Rome and the Mediterranean
In this module you will examine the archaeological evidence for the Roman period in Italy and the Mediterranean from 300 BC to AD 550. The major social, cultural and economic changes of the region in this period will be discussed as well as in the context of wider historical and archaeological approaches to the Mediterranean. Through a combination of lectures and seminars you will learn about Rome’s expansion into Italy and the Mediterranean, and the changes that occurred in towns, domestic building, rural settlement, religion, economy and society across the period from the Republic until Late Antiquity.
The Archaeology of Mycenaean Greece
This module will introduce you to the archaeology of the Mycenaean world and will give you familiarity with the achievements and the material culture of one of the greatest European Bronze Age civilizations of the second millennium BC, by discussing the historical, social, cultural and economic context of the period. You will explore the world of the Mycenaean palaces and citadels, their towns and trading ports, warfare, religion and cult activities, mortuary practices and ancestor worship, and their wider connections across the Mediterranean world.

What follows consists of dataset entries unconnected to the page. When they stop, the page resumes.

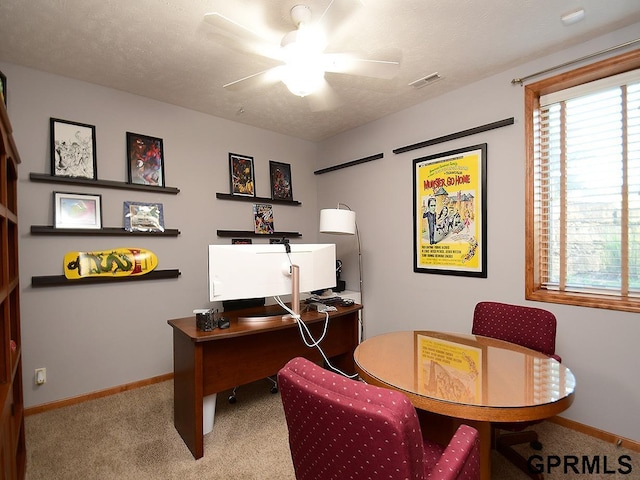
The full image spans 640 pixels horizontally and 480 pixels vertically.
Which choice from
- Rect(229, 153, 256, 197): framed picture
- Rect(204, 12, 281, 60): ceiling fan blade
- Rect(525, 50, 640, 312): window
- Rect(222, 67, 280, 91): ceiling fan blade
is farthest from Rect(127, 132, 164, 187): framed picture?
Rect(525, 50, 640, 312): window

Dead Important: archaeological answers to modern-day issues
Archaeology may be focused on the study of the past, but we believe that it is vitally important to help us understand the present and make a contribution to the future. This really exciting module breaks new ground by using archaeology to inform present-day concerns caused by increasing human population, intensification of food production, urbanisation, globalisation, climate change and inter-cultural conflict. None of these issues are purely modern phenomena, and this module brings an archaeological perspective covering 10,000 years of global culture change, using the innovative research being undertaken in our Department, to model bio-cultural dynamics and make a contribution to understanding and meeting the challenges facing the modern world.

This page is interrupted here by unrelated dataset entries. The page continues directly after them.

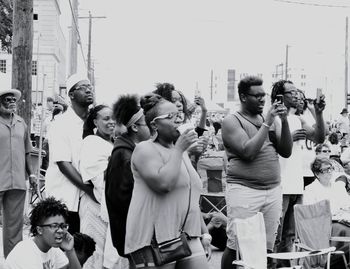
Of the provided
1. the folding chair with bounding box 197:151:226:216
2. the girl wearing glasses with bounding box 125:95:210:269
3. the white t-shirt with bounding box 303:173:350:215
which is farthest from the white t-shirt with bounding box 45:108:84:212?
the folding chair with bounding box 197:151:226:216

Food and Culture: An exploration of tastes
Food is not just about nutrition and environment but it has also a strong socio-cultural dimension. This module takes an innovative approach to understanding the social role of food and plants, linking the past to current issues of food security, sustainability, trade and social in/stability. The module tackles issues such as the development of tastes, identity, social status, ethnicity, health and medicine, and feasting and commensality. It will explore the creation of ‘foodscapes’ and the investigation of diet and plants that cross boundaries in space and time from prehistory to the modern era, bringing together perspectives from archaeology, anthropology, sociology and geography.
Ancient glass is a unique and beautiful translucent material. Since it was invented some 5000 years ago it has been used for a wide range of functions, from luxurious and decorative objects, to vessels and containers for traded liquids, to the coloured windows used in medieval churches and cathedrals. This module covers how glass is made from raw materials, how it was coloured and decorated, and how it was used in a variety of functional and ritual contexts from the Bronze Age to the medieval period. The module brings together socio-cultural and scientific perspectives to show how scientific analysis sheds light on glass technology, trade and provenance, and during practical sessions students will handle ancient glass and try out some of the techniques for themselves.
The modules we offer are inspired by the research interests of our staff and as a result may change for reasons of, for example, research developments or legislation changes. The above list is a sample of typical modules we offer, not a definitive list.